Material for this exercise START
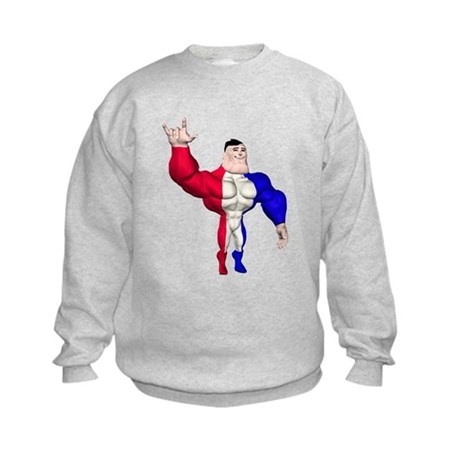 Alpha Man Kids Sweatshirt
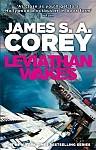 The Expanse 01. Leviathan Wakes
Material for this exercise END
Material for this exercise START
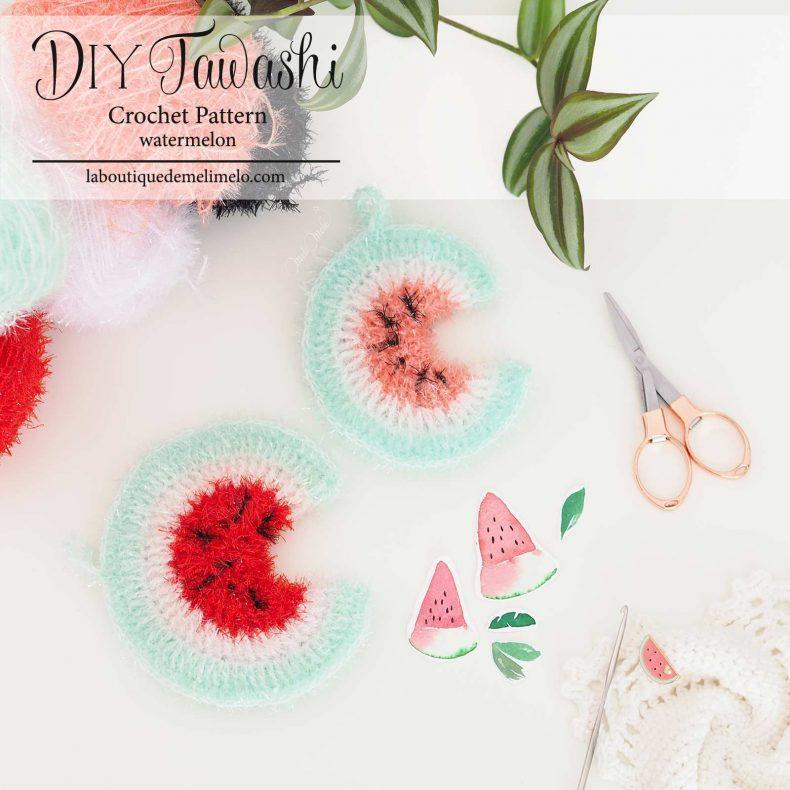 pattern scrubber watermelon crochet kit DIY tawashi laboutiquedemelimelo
Material for this exercise END
Material for this exercise START
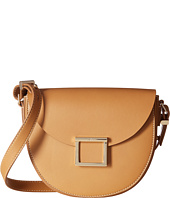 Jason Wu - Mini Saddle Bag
Material for this exercise END
Give back exactly the lines above that run from the one with "Alpha Man Kids Sweatshirt" to the one with "The Expanse 01. Leviathan Wakes", including both, with the pictures left out.

*Solution*
 Alpha Man Kids Sweatshirt
 The Expanse 01. Leviathan Wakes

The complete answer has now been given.